Atração Satânica

Dossiê Ênio Gonçalves

 Atração Satânica
Direção: Fauzi Mansur
Brasil, 1989.

 Por Ronald Perrone

Em determinado momento de Atração Satânica, o policial interpretado por Claudio Curi solta uma daquelas, Now I don’t understand anything!, o que significa muito para esta fita dirigida por Fauzi Mansur. Primeiro, a frase está em inglês – poderíamos ter utilizado qualquer outro trecho para ilustrar este detalhe, o filme inteiro é falado nesta língua. Trata-se de uma produção nacional realizada para o mercado internacional direct to video, que ao final dos anos 80 encontrava-se em expansão. E segundo, demonstra o samba do crioulo doido que é este “horror movie” à brasileira. Não é apenas o personagem que não consegue entender direito o que se passa, mas também o espectador que se vê diante de um filme sem pé nem cabeça. 

No entanto, um filme desprendido de toda a coesão narrativa dá lugar a uma pérola do horror cheia de acertos em termos de liberdade criativa.
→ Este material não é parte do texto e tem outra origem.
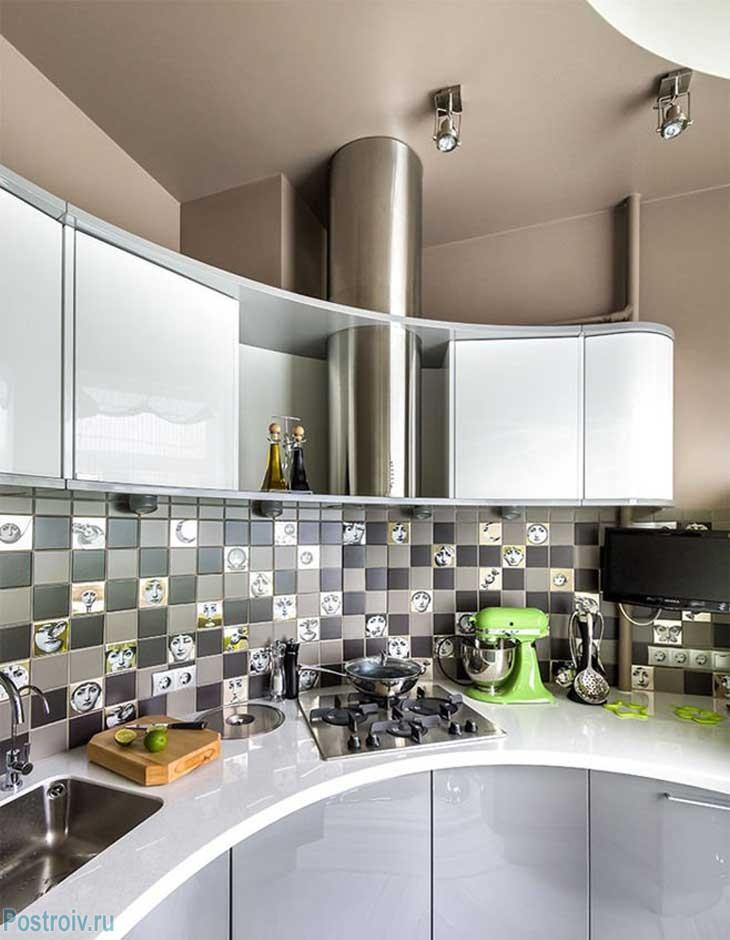 Полукруглый кухонный гарнитур на кухне 9 кв. м. Фото
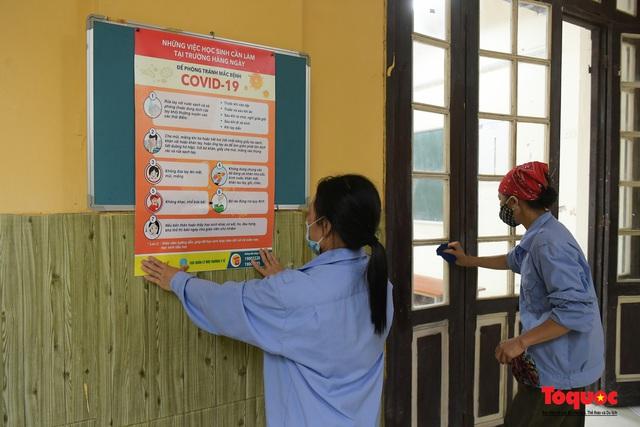 Hà Nội phun khử khuẩn, vệ sinh lớp học sẵn sàng cho kỳ thi vào lớp 10 - Ảnh 10.
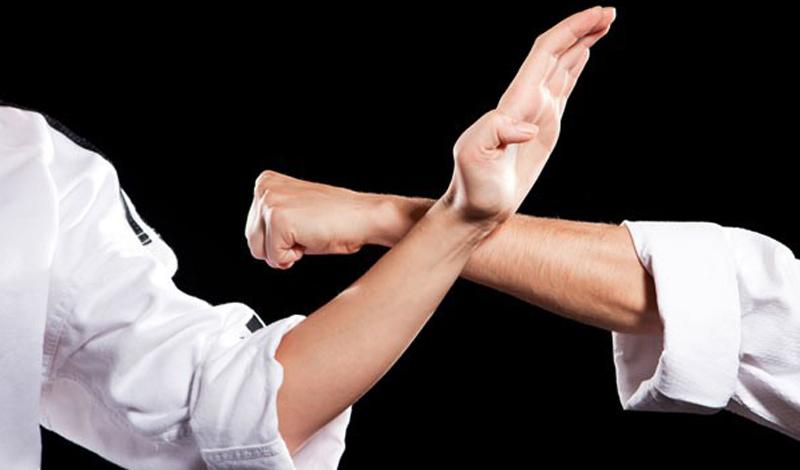 Ниндзюцу Бытует мнение, что ниндзюцу — некое боевое искусство, предназначенное для безоружного воина, нечто вроде карате-до высокого уровня. Но бойцам-шиноби не было никакого смысла посвящать большую часть времени отработке рукопашной схватки. Оригинальные приемы ниндзюцу на 75% предназначены для вооруженного человека.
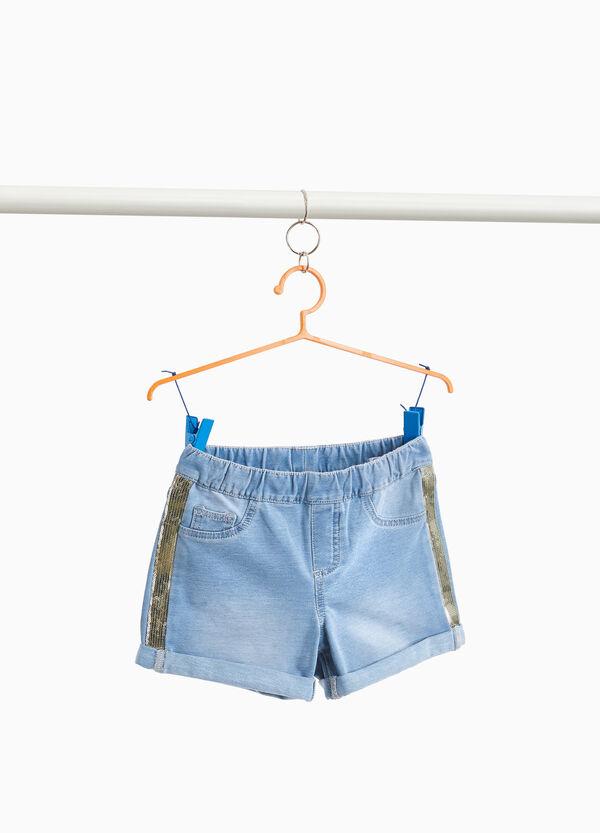 Jeans-Shorts mit Streifen und Pailletten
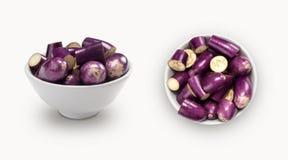 Purpurfärgad aubergine i en bunke Arkivbild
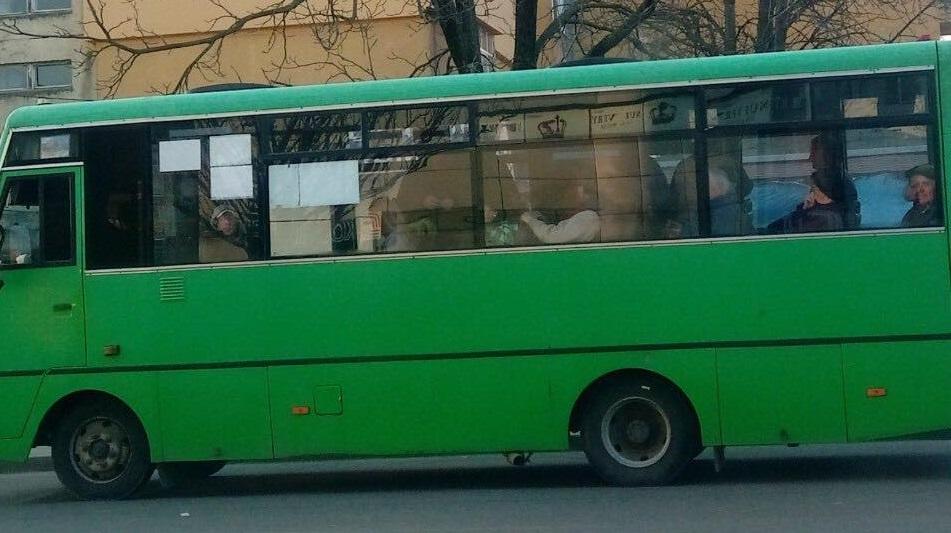 В Ужгороді не дотримуються правил перевезення у період карантину (ФОТО)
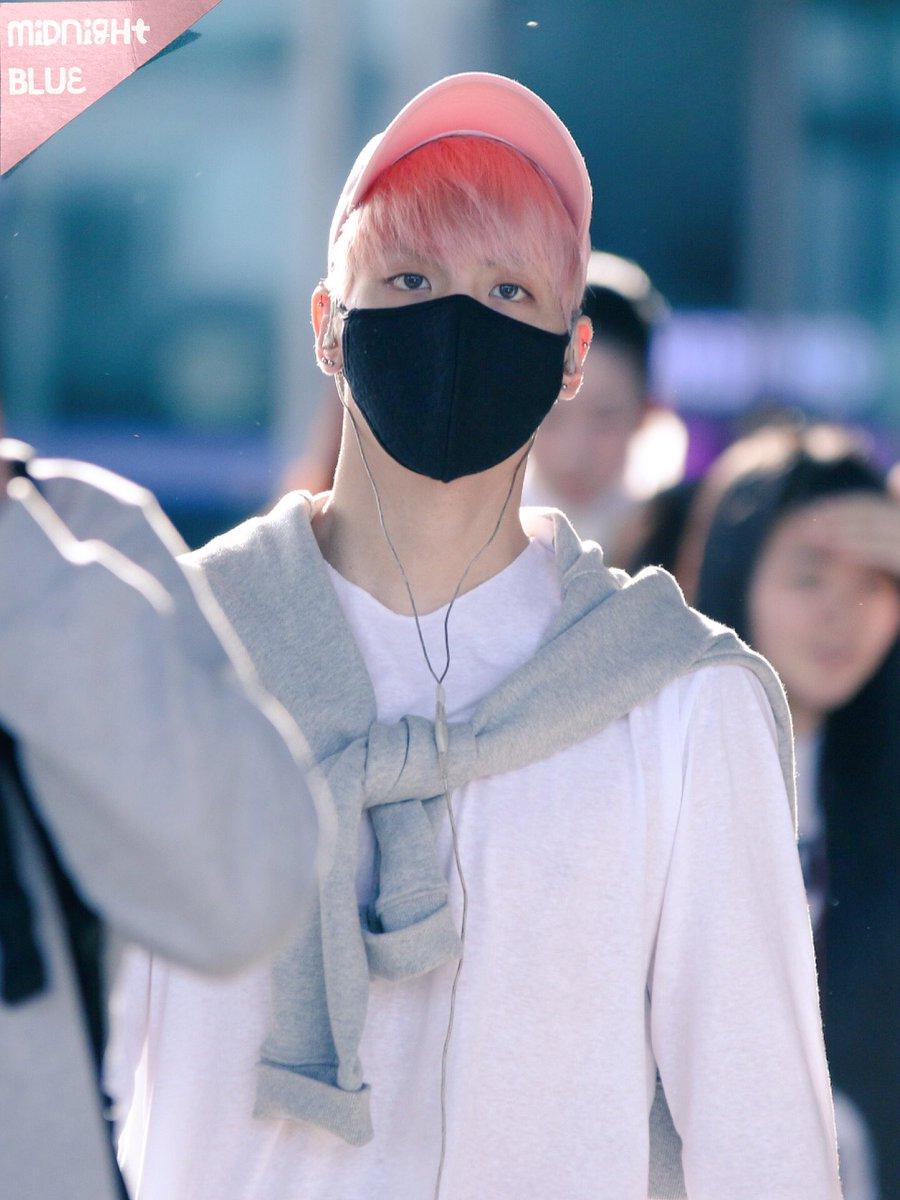 160425 Jonghyun @ Aeropuerto de Incheon {Llegada a Corea} Cg4Ce2nUkAELdv6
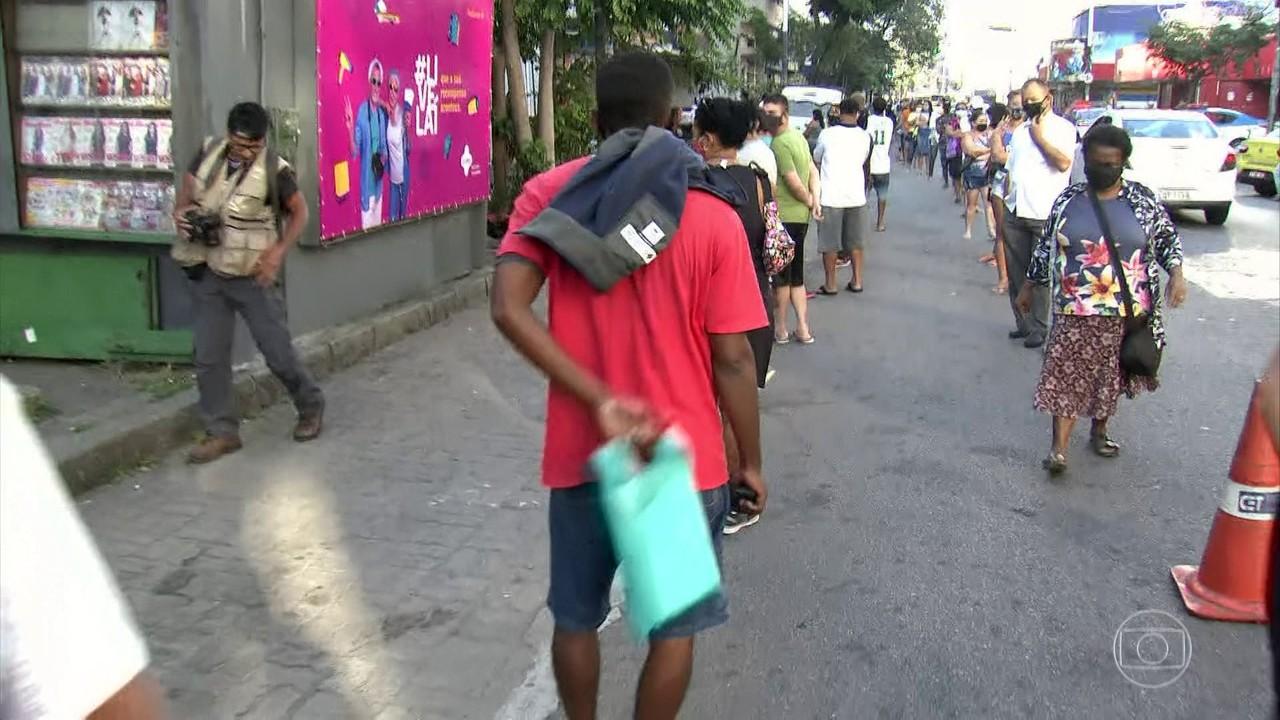 Paulo Guedes diz que volta do Auxílio Emergencial pode travar orçamento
Atração Satânica é caucado em clichês exaustivamente explorados no cinema de horror americano do período, mas não são poucas as sequências que remetem a um terror puro, atmosférico e que impressiona o olhar, seja no quesito estético, como no ritual de magia negra que abre o filme, ou até mesmo nos momentos onde Mansur resolve ser extremo graficamente, criando o choque visual com cenas de gore, sangue e tripas jorrando para todos os lados. 

Um casal de irmãos, ainda criança, no tal ritual que acontece logo no início, é imolado ao demônio pelos seus pais. Alguns anos mais tarde, em um pequeno balneário, a radialista Fernanda (a uruguaia Gabriela Toscano) apresenta um programa diário contando histórias de terror, mistério e morte. Curiosamente, uma série de assassinatos começa a acontecer exatamente da mesma maneira com a qual Fernanda narra o seu programa, chamando a atenção da polícia e trazendo à tona a velha história local das duas crianças oferecidas ao tinhoso em ritual satânico. 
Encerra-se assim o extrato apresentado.